Card games require a lot of calculation, when betting is involved. I have played a couple of games and one of my favorites is Poker.
The tension surfacing the Casino table after every move of the players surrounding it, is just thrilling!
One can make fortunes out of nothing and it could also be the other way round. More often the latter dominates.
Today we are observing an excellent, detailed work by Michelangelo Merisi da Caravaggio, an Italian Artist, who created this piece in ca 1595 known as The Cardsharp.
The Cardsharp is a person who wins the game by deceiving his opponents, trying different tricks unknown to the players who are new to the game.
This is what I observed in this outstanding Trompe lóeil, pronounced as Tromp-'loi (Painting which looks as real as a Photograph with high resolution).
- The profoundness in the dexterity behind this Painting is just overwhelming.
For example, the wrinkles on the forehead of the man with a mustache, the shadow placement, reflection of light on the glassy surface of the knife-scabbard, which we will discuss in detail later on.
- The young gullible teen age boy on the left, who seems to be less worldly yet affluent, is in the belly of the beast!
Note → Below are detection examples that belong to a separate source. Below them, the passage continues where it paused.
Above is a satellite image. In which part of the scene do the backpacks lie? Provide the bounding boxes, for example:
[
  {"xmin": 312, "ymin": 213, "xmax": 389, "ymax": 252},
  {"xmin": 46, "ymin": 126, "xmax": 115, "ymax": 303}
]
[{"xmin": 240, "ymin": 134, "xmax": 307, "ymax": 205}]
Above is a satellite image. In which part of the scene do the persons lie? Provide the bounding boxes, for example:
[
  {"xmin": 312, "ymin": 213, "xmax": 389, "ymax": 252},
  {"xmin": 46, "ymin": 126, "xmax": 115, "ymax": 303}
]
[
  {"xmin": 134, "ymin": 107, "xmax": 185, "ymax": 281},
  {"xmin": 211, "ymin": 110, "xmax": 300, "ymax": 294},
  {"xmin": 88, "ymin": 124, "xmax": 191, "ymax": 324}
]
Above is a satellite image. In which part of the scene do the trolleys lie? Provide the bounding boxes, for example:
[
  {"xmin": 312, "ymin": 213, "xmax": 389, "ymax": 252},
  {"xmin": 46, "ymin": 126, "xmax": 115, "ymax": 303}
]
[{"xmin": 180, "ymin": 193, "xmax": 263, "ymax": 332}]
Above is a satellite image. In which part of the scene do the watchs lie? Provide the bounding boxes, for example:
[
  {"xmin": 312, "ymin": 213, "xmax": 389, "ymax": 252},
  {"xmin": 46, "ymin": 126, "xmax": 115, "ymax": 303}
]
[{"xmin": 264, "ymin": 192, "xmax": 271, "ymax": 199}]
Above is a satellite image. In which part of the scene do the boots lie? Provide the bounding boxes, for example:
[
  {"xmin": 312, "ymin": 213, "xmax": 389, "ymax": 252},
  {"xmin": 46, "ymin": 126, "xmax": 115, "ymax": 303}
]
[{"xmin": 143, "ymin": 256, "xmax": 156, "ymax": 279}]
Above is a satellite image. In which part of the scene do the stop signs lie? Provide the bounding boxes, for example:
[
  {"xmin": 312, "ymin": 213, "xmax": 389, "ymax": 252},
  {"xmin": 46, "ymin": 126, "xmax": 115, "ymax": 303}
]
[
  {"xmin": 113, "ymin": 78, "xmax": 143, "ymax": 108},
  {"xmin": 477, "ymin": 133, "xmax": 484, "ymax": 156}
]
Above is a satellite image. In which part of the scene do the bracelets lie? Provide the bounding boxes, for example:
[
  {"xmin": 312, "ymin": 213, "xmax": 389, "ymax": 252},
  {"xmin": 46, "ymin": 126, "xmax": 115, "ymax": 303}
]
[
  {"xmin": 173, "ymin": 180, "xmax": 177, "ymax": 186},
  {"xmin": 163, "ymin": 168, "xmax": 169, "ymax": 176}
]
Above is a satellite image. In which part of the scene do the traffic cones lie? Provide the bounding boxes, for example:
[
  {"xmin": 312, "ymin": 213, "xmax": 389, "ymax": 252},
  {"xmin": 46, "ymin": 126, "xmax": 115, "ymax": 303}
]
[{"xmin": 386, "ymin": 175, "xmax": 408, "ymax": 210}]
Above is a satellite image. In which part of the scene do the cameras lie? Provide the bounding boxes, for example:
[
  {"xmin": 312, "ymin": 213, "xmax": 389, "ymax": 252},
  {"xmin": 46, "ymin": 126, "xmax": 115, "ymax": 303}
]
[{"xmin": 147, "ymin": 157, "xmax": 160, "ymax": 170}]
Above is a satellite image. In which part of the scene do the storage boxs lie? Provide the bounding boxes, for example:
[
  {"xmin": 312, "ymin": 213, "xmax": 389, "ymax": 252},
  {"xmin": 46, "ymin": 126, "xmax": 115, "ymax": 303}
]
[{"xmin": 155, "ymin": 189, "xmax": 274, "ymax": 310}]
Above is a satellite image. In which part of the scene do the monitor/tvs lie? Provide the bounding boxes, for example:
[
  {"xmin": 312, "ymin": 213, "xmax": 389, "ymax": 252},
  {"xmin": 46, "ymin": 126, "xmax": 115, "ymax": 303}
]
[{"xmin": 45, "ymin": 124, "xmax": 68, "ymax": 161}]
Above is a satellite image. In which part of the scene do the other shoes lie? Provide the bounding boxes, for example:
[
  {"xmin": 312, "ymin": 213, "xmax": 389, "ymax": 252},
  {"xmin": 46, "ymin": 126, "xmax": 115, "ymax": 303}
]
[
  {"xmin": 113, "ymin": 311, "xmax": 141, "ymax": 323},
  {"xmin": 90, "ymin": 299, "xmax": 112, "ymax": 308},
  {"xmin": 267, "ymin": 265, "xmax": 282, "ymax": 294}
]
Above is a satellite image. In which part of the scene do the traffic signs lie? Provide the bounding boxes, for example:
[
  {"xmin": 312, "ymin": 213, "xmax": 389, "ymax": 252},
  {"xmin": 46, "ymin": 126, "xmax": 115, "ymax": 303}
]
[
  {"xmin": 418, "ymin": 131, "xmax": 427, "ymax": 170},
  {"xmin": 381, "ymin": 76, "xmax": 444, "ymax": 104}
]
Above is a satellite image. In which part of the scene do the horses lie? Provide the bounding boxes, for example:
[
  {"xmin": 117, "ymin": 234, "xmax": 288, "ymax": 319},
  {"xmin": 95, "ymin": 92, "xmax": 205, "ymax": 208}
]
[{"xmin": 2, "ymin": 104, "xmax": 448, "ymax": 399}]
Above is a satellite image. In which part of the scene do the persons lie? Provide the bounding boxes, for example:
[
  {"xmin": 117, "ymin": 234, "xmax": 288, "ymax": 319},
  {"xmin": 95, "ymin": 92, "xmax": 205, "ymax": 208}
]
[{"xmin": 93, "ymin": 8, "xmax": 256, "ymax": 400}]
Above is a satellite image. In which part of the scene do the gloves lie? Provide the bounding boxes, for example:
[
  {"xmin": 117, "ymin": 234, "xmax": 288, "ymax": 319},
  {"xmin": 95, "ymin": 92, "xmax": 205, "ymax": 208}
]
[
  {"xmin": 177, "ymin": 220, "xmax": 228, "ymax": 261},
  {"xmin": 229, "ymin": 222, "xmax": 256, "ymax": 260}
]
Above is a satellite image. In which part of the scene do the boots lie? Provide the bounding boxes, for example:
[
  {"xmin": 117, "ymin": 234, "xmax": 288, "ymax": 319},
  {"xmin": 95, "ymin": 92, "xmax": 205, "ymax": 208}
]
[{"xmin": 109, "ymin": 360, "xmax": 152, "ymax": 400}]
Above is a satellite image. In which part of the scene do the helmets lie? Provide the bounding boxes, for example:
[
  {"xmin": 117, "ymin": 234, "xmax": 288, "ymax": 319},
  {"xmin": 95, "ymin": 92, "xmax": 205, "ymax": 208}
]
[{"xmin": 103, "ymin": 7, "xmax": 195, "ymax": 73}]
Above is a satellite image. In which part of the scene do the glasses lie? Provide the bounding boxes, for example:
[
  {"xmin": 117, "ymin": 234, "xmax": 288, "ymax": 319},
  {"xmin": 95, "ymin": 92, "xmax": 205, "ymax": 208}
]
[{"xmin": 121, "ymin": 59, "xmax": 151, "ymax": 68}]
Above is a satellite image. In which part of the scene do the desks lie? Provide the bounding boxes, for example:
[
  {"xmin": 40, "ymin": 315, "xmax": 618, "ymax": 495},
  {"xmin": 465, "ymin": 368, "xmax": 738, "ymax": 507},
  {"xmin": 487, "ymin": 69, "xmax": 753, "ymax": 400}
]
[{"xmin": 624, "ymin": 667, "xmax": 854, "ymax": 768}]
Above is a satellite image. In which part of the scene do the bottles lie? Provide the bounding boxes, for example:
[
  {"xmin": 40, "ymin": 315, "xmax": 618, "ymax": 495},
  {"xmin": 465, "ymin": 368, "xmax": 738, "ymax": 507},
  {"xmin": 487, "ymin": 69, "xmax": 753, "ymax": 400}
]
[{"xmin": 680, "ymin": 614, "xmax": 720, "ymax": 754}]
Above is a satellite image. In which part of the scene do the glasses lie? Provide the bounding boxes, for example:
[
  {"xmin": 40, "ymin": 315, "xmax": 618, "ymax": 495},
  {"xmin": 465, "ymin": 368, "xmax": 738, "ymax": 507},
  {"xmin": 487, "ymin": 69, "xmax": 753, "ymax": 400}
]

The man with the mustache standing right besides him, is peeking his cards, trying to read his next move and help the Cardsharp to win the game:
- The hand gesture of man with mustache somehow resembles closely to the "trinity hand gesture" of Jesus, most commonly seen in his photos.
\- Can you recognize the untouched wooden board with dices in the left of the Painting?
It is one of the oldest board games, as old as 5000 years, the game of Backgammon.
It is a two-player game, played by rolling two dices. Consists of 24 Triangles called points, grouped in four quadrants of 6 triangles each:
- In the medieval years, warriors or men embellished their hats or caps with feathers as an achievement for a kill in the war, or a successful deadly hunt, just as the English idiomatic phrase A Feather in your cap!
You can see the Cardsharp and the man with mustache have such feathers on their caps:
- The Cardsharp possesses a small sized Dagger, resting neatly in its leather brownish scabbard.
Caravaggio is well known for his detailing with lights, shadows and reflections as we have discussed it earlier in the blog The magic of the Lute!
Click on the link above for more information on his other works.
Similar work can be seen in this painting.
There are two light sources in this Artwork, one on the upper left corner of the painting which falls directly on the young gullible boy's face and brightening it up.
The reflection of this light source can be observed on the glassy surface of the Dagger-scabbard with white dots and the shadow placements of Cardsharp's left hand rested on the table makes it more evident:
- The other source of light is on the right of the painting, perhaps the sun rays rushing in from an open window of the Vintage Casino:
- The expressions of the Cardsharp tells a lot about the tension surfacing the game.
He looks very alert, staring without a blink at his naïve opponent, swiftly pulling a card from the ones which are tucked inside his belt from the back, shows how skilled he is in the technique of deception!